Uno dei reperti che suscita maggiore curiosità nei visitatori è appunto la mappa che illustra l'Italia dell'Antropocene, la quale mostra come si trasformerà nei secoli la penisola in cui viviamo, con il mare Adriatico che avrà sommerso intere regioni, tra cui il Veneto, e la formazione al loro posto per esempio dell'Isola Euganea, della Laguna di Firenze, o dei fiordi delle Marche . A questo tema, affascinante e inquietante, lo stesso Varotto, assieme al collega Telmo Pievani, ha dedicato un libro in uscita in questi giorni. Guardando invece ai tempi nostri, in mostra c'è un'altra chicca, cioè la bilancia pesa neve, in grado di determinare la densità appunto dei manti nevosi.
LE MOTIVAZIONI
«Il Museo di Geografia di Padova osserva Varotto - valorizza un patrimonio che risale a una delle prime cattedre di geografia in Italia e a 150 anni di ricerca e didattica universitaria. Ma non si rivolge al passato, anzi, guarda al futuro di una disciplina spesso bistrattata e insegnata male, ma utile a capire i grandi cambiamenti del mondo contemporaneo e il significato dei luoghi in cui viviamo.

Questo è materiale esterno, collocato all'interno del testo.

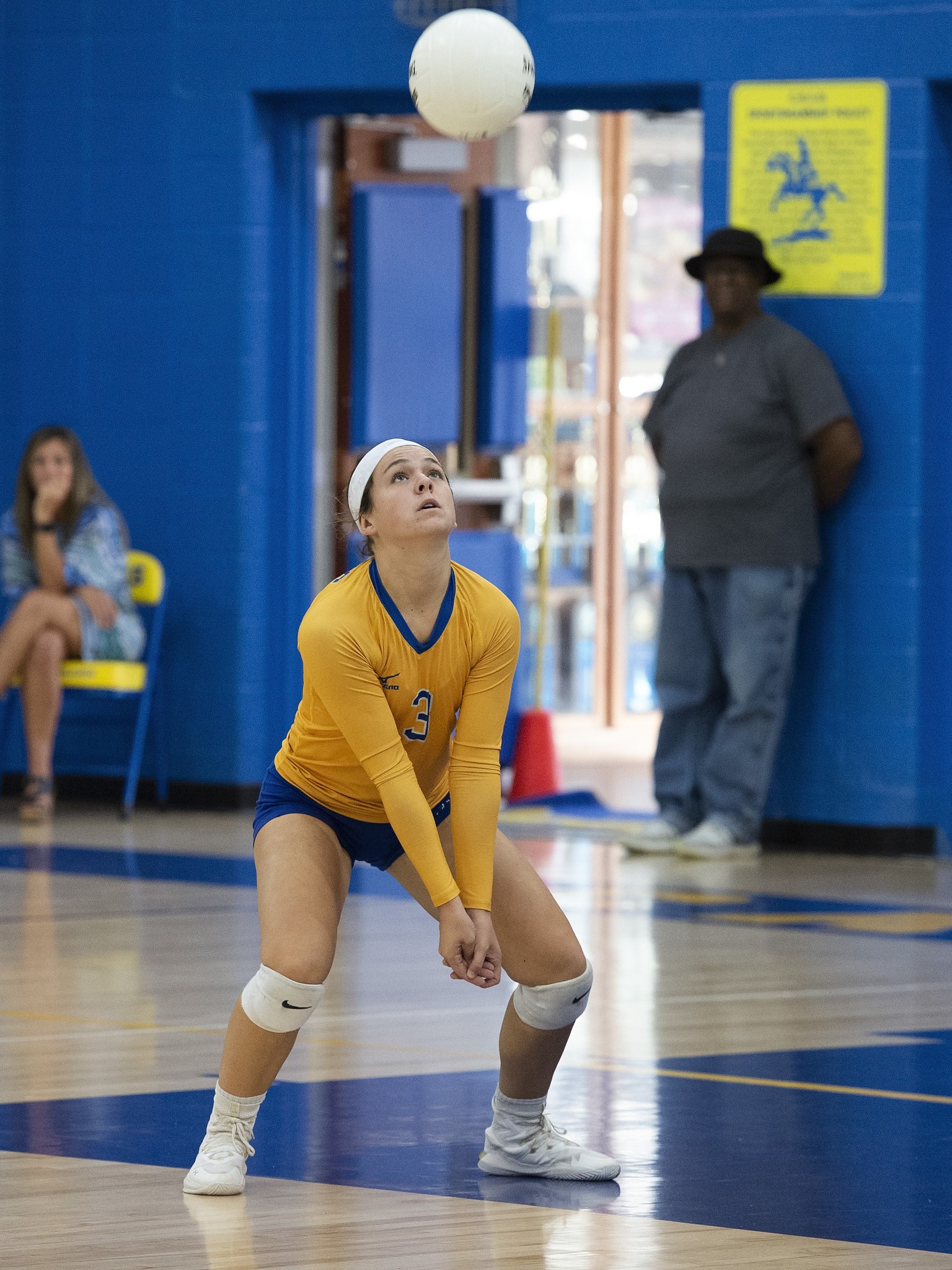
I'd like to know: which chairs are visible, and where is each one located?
[7,550,167,822]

La Geografia non serve solo a mandare a memoria fiumi, monti e capitali anche se questo non guasta, ma a capire per esempio da dove proviene ciò che mangiamo a colazione, oppure perché migliaia di persone fuggono dal lago Chad e arrivano nelle nostre periferie, o ancora a ipotizzare quando probabilmente scomparirà il ghiacciaio della Marmolada». «Le tre sale del Museo - dedicate alla misura del clima, all'esplorazione, al racconto dei luoghi - prosegue il direttore scientifico - non esauriscono l'azione del Museo, che è promotore di iniziative di ricerca partecipata, laboratori didattici creativi e iniziative di sensibilizzazione pubblica su temi geografici di grande attualità». «Una terza sfida - conclude Varotto - è legata alla collocazione accademica del sito museale, a stretto contatto con la ricerca e la didattica universitarie, che lo rendono il naturale punto di congiunzione fra missioni tra loro strettamente legate. A questo proposito va ricordato che l'Ateneo patavino vanta una delle prime cattedre di Geografia dello Stato unitario, assegnata a Giuseppe Dalla Vedova nel 1872. E successivamente l'autorevolezza scientifica sua, e dei suoi successori, tra i quali Giovanni Marinelli, Roberto Almagià, Arrigo Lorenzi e Giuseppe Motandin, resero il Gabinetto patavino un punto di riferimento per la Geografia moderna d'Italia».